札幌のNPO「訪問と居場所 漂流教室」のブログです。活動内容や教育関連の情報、スタッフの日常などを書いています。2002年より毎日更新

決めさせろ!

■ヒマつぶしに入った古本屋でぱらぱら本をめくっていたら、「江戸幕府は開国を『選択』したが『決定』はしていない」という一文が目に飛び込んできた。

■ハッとして読み返したらそんな文章はない。単なる読み間違いだったのだけど、読んで衝撃を受けたんだから、それは確かに「あった」のだ。書いていないことを発見する。それも読書の醍醐味だ。

「選択はしたが決定はしていない」

■考えてみれば、マイノリティが要求したのは常に「自己決定」だった。自分が何者かは自分が決める。自分がどうするかは自分が決める。当事者主権とは「決めさせろ!」であって「選ばせろ!」ではなかったはずだ。

■「自分が納得して決めたことならがんばれる」というのが「よくある不登校のストーリー」で、しかし、それには時間がかかる。行きつ戻りつしながら過ごす「非決定の空間」を「居場所」といい、フリースクールもそのひとつだった。それがいつの間にか「学校以外の選択肢」と言われている。

■いや、「言われている」というのはちょっとずるい。自分でもずいぶんそう言ってきた。はたからすれば「決定」と「選択」にたいして差はない。最終的にどれかを選んだとしか見えないからだ。決められないのは選ぶ道がないからで、選ぶ道がないのは社会が不寛容だからに違いない。寛容な社会を目指す親切な第三者は、選択肢をたくさん用意しようとする。でもそれは「どれにするか決める」なんだよね。「どうするか決める」ではない。

■そのうえ「非決定の空間」まで「選択肢」になってしまったらためらう時間すらなくなって、「自己決定」は権利ではなく義務となる。こうして「自己決定」は「自己責任」にすりかわる。「職業選択の自由アハハン」なんてのんびり歌っているヒマはないのだ。
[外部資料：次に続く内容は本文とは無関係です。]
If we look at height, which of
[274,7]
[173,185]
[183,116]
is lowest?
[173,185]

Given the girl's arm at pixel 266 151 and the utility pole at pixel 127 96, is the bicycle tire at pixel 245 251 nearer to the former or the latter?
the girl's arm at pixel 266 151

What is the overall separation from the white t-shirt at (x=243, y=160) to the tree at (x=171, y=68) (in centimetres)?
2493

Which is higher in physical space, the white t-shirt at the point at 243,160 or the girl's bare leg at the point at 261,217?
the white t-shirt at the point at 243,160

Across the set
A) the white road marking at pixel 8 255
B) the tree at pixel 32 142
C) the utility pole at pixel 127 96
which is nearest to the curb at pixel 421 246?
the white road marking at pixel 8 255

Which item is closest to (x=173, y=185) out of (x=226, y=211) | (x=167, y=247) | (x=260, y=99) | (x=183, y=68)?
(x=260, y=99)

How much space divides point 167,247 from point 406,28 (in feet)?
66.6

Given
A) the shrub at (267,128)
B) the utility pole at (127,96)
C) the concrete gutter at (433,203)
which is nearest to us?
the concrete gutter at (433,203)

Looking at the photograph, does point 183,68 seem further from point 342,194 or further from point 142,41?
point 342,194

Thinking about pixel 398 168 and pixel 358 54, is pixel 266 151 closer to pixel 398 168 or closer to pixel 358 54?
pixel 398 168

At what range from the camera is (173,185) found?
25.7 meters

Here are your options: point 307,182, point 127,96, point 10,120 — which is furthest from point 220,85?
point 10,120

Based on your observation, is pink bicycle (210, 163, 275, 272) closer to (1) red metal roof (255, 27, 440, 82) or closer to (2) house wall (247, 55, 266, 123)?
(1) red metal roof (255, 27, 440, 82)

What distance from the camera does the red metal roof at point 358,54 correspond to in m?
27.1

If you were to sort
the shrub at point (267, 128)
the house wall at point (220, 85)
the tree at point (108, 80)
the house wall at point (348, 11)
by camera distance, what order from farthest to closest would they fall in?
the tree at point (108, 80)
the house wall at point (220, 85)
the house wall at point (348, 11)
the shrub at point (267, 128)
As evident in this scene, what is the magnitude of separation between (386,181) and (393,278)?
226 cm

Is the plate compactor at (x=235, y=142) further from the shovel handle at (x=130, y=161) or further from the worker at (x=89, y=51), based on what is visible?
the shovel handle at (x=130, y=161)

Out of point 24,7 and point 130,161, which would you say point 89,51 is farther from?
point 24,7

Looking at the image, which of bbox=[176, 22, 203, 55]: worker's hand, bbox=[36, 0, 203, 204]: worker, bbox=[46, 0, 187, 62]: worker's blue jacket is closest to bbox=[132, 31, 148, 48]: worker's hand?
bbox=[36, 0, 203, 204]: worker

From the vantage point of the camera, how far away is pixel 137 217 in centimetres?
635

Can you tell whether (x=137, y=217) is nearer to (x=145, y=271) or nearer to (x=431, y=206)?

■たとえば選挙。あれだって政党や候補者を「どれにするか選ぶ」ためじゃなく、国の現在や未来に対し自分が「どうするか決める」ためのものだろう。「家庭、学校、職場、余暇活動、若者の活動で、民主主義を教えることを怠ると、若者は政治に対してひがみっぽくなり、投票率は下がり、政治家、政党、政治的な若者団体への不信感が募る」「市民教育の経験がない若者は、同調圧力により極端な思考に陥り、暴力的な政治活動をしやすくなる」と欧州会議の提言書にあるそうだが、別に若者に限った話ではないね。